Dr. Medulla wrote:A curiosity speculation based on Hitler Kenyan coming out in favour of net neutrality yesterday. Does the combination of losing the Senate and being in his last two years push him to the more "progressive" wing of the party? That is, there is little value to playing nice with the Republicans now, so does he start catering to the dopey idealists who voted for him the first time around? Running up to the next election, it's a way of distinguishing his party from theirs. I dunno, just musing out loud, but I'm intrigued by the idea of politicians who are freed from electoral strategy and kowtowing, whether they become seemingly more principled or lameducks.
No. Absolutely not. He will never change the way he operates, because his hard-wiring has been so completely consistent from Day 1. He staked his entire preznidential legacy to several key policy flanks.
-- The ACA, so he will continue to protect that one vigorously.
-- Immigration reform/amnesty. Although he's been maddeningly inconsistent with that with all the deportations. Since Boehner won't bring up the bill the Senate passed he will go right ahead with the Executive actions and dare the House to impeach him over it.
-- That "Grand Bargain" shit sandwich gutting the safety net. He will continue making quixotic conciliatory gestures and make the first move offering up Social Security cuts...but perhaps knowing in the back of his head that the GOP caucus is so unruly they are even less likely to bring something out of committee (it's still goddamn infuriating, though, because it just means precedent gets reinforced for Preznit Hillary to attempt the same :hmph: ).

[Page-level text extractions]
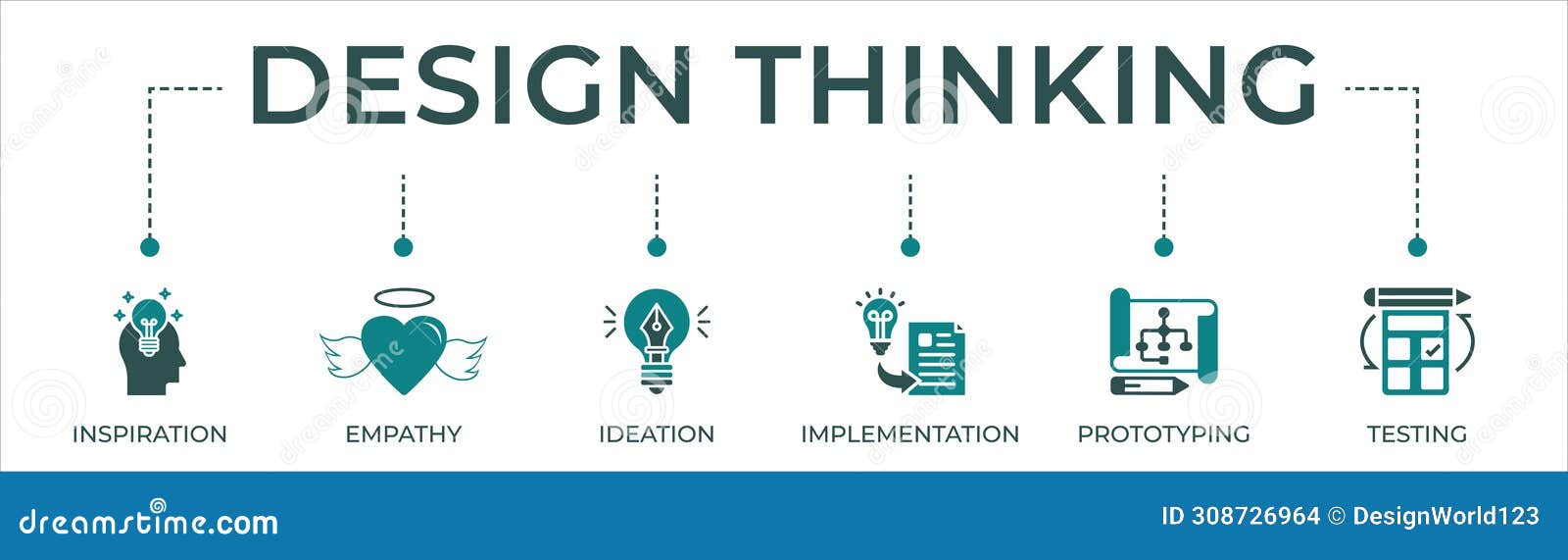 DESIGN THINKING

INSPIRATION

EMPATHY

IDEATION

IMPLEMENTATION

PROTOTYPING

TESTING

dreamstime.com

ID 308726964 © DesignWorld123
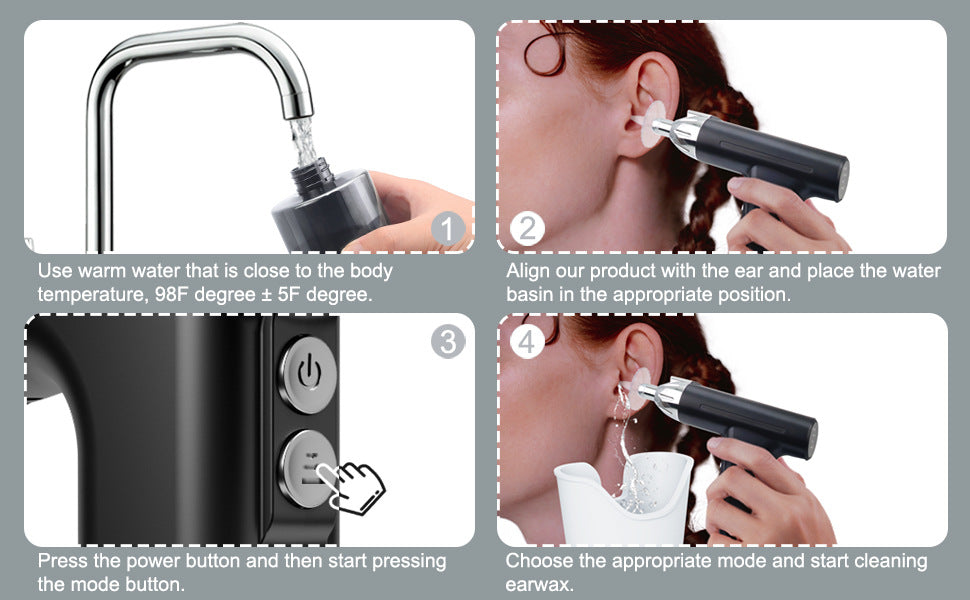 1

Use warm water that is close to the body temperature, 98F degree ± 5F degree.

2

Align our product with the ear and place the water basin in the appropriate position.

3

Press the power button and then start pressing the mode button.

4

Choose the appropriate mode and start cleaning earwax.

**Task requirements:**
[1] In the forum post, what will the president do with immigration because Boehner won't bring up the bill the Senate passed?
[2] Translate this sentence from the forum post into Spanish: "He will never change the way he operates, because his hard-wiring has been so completely consistent from Day 1."
[3] Extend the forum post beyond its final sentence.

**Answers to the problems:**
[1] He will go ahead with executive actions and dare the House to impeach him over it.

[2] Nunca cambiará su forma de actuar, porque su manera de ser ha sido totalmente coherente desde el primer día.

[3]
-- Massive infrastructure investment and aping Eisenhower on remaking the transportation system (high-speed rail, etc.) in his image. Might be the "Mr. Amtrak" Biden effect making its singular mark, since the VP's such a total and politically lifelong infrastructure nerd. That obviously was stalled in Congress but his aggro at precedent-setting has been consistent from Day 1.
-- Alarmingly--a new set of international job-killing trade agreements. Please god no...but I doubt we can stop that one because the WH has rigged the secrecy around it to act with near-impunity.
-- Toughening environmental regs, making climate change a driving political agenda, encouraging alt. energy investment (that part dovetails with the infrastructure nerd thing). Obviously jack shit done about that and all the climate deniers now in firm control of Congress, but I think he'll actually use the veto pen with impunity on that one the next 2 years whereas he'll probably just sit on his hands for some other terrible things Congress passes.
-- And one addendum-by-circumstance since '08...protecting the Voting Rights Act and protecting against all this Voter ID bullshit going up in the red states. One of the few progressive things he's actually led from the front on. Look at the way Attorney General Holder has been in total "I dare you to fuck with me on this" with Congress and the Supremes. Which is unequivocally welcome behavior. And clear to see why...black prez., black AG,
black woman nominee for next AG where he's basically giving Congress a poison pill: either confirm Lynch, or your arch-nemesis Holder is staying on.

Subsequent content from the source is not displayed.